Problem to solve:
Transcribe every record verbatim.
(Working data begins)
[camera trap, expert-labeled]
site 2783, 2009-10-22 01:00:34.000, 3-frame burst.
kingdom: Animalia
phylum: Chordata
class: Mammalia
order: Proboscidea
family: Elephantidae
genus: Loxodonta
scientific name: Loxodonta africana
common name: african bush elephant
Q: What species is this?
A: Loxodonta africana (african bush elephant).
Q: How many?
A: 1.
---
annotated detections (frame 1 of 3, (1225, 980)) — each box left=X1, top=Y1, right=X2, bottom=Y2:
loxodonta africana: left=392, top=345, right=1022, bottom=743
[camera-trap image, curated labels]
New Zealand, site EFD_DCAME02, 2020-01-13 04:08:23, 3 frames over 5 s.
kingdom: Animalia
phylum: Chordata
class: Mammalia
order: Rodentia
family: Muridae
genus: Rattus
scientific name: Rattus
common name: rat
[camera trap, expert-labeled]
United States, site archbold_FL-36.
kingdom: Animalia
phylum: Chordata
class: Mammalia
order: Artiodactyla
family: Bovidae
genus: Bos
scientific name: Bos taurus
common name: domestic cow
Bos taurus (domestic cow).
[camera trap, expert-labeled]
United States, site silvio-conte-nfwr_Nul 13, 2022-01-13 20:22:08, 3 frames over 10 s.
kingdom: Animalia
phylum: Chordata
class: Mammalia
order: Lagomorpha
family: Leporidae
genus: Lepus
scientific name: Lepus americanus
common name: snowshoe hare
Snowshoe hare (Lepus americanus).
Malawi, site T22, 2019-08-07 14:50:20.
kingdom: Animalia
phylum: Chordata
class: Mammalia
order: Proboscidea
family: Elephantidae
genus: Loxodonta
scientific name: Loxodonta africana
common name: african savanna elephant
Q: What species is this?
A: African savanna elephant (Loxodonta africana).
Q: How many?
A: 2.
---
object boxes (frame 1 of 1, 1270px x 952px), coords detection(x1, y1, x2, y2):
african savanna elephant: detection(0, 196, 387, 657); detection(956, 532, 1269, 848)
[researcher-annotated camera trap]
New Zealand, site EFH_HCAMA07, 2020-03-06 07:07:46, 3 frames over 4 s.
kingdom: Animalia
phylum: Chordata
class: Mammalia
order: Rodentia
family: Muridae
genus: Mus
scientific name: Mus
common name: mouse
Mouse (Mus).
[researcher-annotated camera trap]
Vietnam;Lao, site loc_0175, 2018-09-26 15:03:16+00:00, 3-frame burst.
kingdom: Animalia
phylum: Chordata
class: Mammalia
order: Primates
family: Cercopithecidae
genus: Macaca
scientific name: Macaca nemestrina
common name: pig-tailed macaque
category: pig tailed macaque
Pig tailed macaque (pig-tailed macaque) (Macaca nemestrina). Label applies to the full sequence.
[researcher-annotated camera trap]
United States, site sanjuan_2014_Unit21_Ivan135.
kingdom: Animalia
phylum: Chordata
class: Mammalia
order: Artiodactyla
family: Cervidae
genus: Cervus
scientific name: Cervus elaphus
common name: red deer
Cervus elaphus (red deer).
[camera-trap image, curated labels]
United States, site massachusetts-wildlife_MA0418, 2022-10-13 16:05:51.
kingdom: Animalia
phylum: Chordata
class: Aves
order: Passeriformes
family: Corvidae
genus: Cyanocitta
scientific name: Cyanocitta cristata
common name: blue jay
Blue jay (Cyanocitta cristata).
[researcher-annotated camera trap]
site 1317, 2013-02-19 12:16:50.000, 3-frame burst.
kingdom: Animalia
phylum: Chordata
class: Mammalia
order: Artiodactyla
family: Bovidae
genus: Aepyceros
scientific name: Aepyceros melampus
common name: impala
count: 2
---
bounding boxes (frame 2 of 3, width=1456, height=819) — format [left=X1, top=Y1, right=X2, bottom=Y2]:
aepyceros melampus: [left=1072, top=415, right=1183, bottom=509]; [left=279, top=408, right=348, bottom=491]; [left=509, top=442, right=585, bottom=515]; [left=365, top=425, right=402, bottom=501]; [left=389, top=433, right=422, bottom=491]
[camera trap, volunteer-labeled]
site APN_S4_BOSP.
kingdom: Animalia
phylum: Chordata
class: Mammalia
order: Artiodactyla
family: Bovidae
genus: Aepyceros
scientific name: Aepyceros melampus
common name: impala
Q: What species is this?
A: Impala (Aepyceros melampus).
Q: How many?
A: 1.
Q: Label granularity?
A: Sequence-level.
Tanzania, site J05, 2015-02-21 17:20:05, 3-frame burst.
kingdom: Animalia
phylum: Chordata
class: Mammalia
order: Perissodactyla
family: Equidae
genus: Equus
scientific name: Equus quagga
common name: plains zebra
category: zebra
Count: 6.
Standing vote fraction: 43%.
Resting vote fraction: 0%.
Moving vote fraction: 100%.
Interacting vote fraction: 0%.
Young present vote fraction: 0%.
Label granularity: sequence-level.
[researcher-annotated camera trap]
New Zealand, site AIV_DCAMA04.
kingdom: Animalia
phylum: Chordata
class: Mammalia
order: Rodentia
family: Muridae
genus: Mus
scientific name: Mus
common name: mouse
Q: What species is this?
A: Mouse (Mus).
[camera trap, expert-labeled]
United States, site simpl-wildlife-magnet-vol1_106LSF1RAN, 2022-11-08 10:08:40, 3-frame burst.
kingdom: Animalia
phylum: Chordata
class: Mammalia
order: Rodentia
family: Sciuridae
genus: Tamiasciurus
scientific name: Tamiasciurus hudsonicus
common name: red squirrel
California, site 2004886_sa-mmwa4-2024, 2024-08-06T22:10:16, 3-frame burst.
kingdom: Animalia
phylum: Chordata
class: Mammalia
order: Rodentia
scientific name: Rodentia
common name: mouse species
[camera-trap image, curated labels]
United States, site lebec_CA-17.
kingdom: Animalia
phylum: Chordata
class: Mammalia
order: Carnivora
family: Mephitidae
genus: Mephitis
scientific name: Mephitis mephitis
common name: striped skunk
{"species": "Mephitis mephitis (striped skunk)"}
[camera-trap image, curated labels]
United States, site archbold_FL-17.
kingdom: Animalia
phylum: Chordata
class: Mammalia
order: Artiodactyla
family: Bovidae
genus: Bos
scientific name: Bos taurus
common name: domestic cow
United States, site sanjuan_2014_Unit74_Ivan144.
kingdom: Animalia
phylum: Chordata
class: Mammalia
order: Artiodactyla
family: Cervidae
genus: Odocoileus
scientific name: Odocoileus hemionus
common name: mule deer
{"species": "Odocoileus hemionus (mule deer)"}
(Working data ends)
Exercise result:
[camera trap, expert-labeled]
site 2783, 2009-10-22 01:00:34.000, 3-frame burst.
kingdom: Animalia
phylum: Chordata
class: Mammalia
order: Proboscidea
family: Elephantidae
genus: Loxodonta
scientific name: Loxodonta africana
common name: african bush elephant
Q: What species is this?
A: Loxodonta africana (african bush elephant).
Q: How many?
A: 1.
---
annotated detections (frame 1 of 3, (1225, 980)) — each box left=X1, top=Y1, right=X2, bottom=Y2:
loxodonta africana: left=392, top=345, right=1022, bottom=743
[camera-trap image, curated labels]
New Zealand, site EFD_DCAME02, 2020-01-13 04:08:23, 3 frames over 5 s.
kingdom: Animalia
phylum: Chordata
class: Mammalia
order: Rodentia
family: Muridae
genus: Rattus
scientific name: Rattus
common name: rat
[camera trap, expert-labeled]
United States, site archbold_FL-36.
kingdom: Animalia
phylum: Chordata
class: Mammalia
order: Artiodactyla
family: Bovidae
genus: Bos
scientific name: Bos taurus
common name: domestic cow
Bos taurus (domestic cow).
[camera trap, expert-labeled]
United States, site silvio-conte-nfwr_Nul 13, 2022-01-13 20:22:08, 3 frames over 10 s.
kingdom: Animalia
phylum: Chordata
class: Mammalia
order: Lagomorpha
family: Leporidae
genus: Lepus
scientific name: Lepus americanus
common name: snowshoe hare
Snowshoe hare (Lepus americanus).
Malawi, site T22, 2019-08-07 14:50:20.
kingdom: Animalia
phylum: Chordata
class: Mammalia
order: Proboscidea
family: Elephantidae
genus: Loxodonta
scientific name: Loxodonta africana
common name: african savanna elephant
Q: What species is this?
A: African savanna elephant (Loxodonta africana).
Q: How many?
A: 2.
---
object boxes (frame 1 of 1, 1270px x 952px), coords detection(x1, y1, x2, y2):
african savanna elephant: detection(0, 196, 387, 657); detection(956, 532, 1269, 848)
[researcher-annotated camera trap]
New Zealand, site EFH_HCAMA07, 2020-03-06 07:07:46, 3 frames over 4 s.
kingdom: Animalia
phylum: Chordata
class: Mammalia
order: Rodentia
family: Muridae
genus: Mus
scientific name: Mus
common name: mouse
Mouse (Mus).
[researcher-annotated camera trap]
Vietnam;Lao, site loc_0175, 2018-09-26 15:03:16+00:00, 3-frame burst.
kingdom: Animalia
phylum: Chordata
class: Mammalia
order: Primates
family: Cercopithecidae
genus: Macaca
scientific name: Macaca nemestrina
common name: pig-tailed macaque
category: pig tailed macaque
Pig tailed macaque (pig-tailed macaque) (Macaca nemestrina). Label applies to the full sequence.
[researcher-annotated camera trap]
United States, site sanjuan_2014_Unit21_Ivan135.
kingdom: Animalia
phylum: Chordata
class: Mammalia
order: Artiodactyla
family: Cervidae
genus: Cervus
scientific name: Cervus elaphus
common name: red deer
Cervus elaphus (red deer).
[camera-trap image, curated labels]
United States, site massachusetts-wildlife_MA0418, 2022-10-13 16:05:51.
kingdom: Animalia
phylum: Chordata
class: Aves
order: Passeriformes
family: Corvidae
genus: Cyanocitta
scientific name: Cyanocitta cristata
common name: blue jay
Blue jay (Cyanocitta cristata).
[researcher-annotated camera trap]
site 1317, 2013-02-19 12:16:50.000, 3-frame burst.
kingdom: Animalia
phylum: Chordata
class: Mammalia
order: Artiodactyla
family: Bovidae
genus: Aepyceros
scientific name: Aepyceros melampus
common name: impala
count: 2
---
bounding boxes (frame 2 of 3, width=1456, height=819) — format [left=X1, top=Y1, right=X2, bottom=Y2]:
aepyceros melampus: [left=1072, top=415, right=1183, bottom=509]; [left=279, top=408, right=348, bottom=491]; [left=509, top=442, right=585, bottom=515]; [left=365, top=425, right=402, bottom=501]; [left=389, top=433, right=422, bottom=491]
[camera trap, volunteer-labeled]
site APN_S4_BOSP.
kingdom: Animalia
phylum: Chordata
class: Mammalia
order: Artiodactyla
family: Bovidae
genus: Aepyceros
scientific name: Aepyceros melampus
common name: impala
Q: What species is this?
A: Impala (Aepyceros melampus).
Q: How many?
A: 1.
Q: Label granularity?
A: Sequence-level.
Tanzania, site J05, 2015-02-21 17:20:05, 3-frame burst.
kingdom: Animalia
phylum: Chordata
class: Mammalia
order: Perissodactyla
family: Equidae
genus: Equus
scientific name: Equus quagga
common name: plains zebra
category: zebra
Count: 6.
Standing vote fraction: 43%.
Resting vote fraction: 0%.
Moving vote fraction: 100%.
Interacting vote fraction: 0%.
Young present vote fraction: 0%.
Label granularity: sequence-level.
[researcher-annotated camera trap]
New Zealand, site AIV_DCAMA04.
kingdom: Animalia
phylum: Chordata
class: Mammalia
order: Rodentia
family: Muridae
genus: Mus
scientific name: Mus
common name: mouse
Q: What species is this?
A: Mouse (Mus).
[camera trap, expert-labeled]
United States, site simpl-wildlife-magnet-vol1_106LSF1RAN, 2022-11-08 10:08:40, 3-frame burst.
kingdom: Animalia
phylum: Chordata
class: Mammalia
order: Rodentia
family: Sciuridae
genus: Tamiasciurus
scientific name: Tamiasciurus hudsonicus
common name: red squirrel
California, site 2004886_sa-mmwa4-2024, 2024-08-06T22:10:16, 3-frame burst.
kingdom: Animalia
phylum: Chordata
class: Mammalia
order: Rodentia
scientific name: Rodentia
common name: mouse species
[camera-trap image, curated labels]
United States, site lebec_CA-17.
kingdom: Animalia
phylum: Chordata
class: Mammalia
order: Carnivora
family: Mephitidae
genus: Mephitis
scientific name: Mephitis mephitis
common name: striped skunk
{"species": "Mephitis mephitis (striped skunk)"}
[camera-trap image, curated labels]
United States, site archbold_FL-17.
kingdom: Animalia
phylum: Chordata
class: Mammalia
order: Artiodactyla
family: Bovidae
genus: Bos
scientific name: Bos taurus
common name: domestic cow
United States, site sanjuan_2014_Unit74_Ivan144.
kingdom: Animalia
phylum: Chordata
class: Mammalia
order: Artiodactyla
family: Cervidae
genus: Odocoileus
scientific name: Odocoileus hemionus
common name: mule deer
{"species": "Odocoileus hemionus (mule deer)"}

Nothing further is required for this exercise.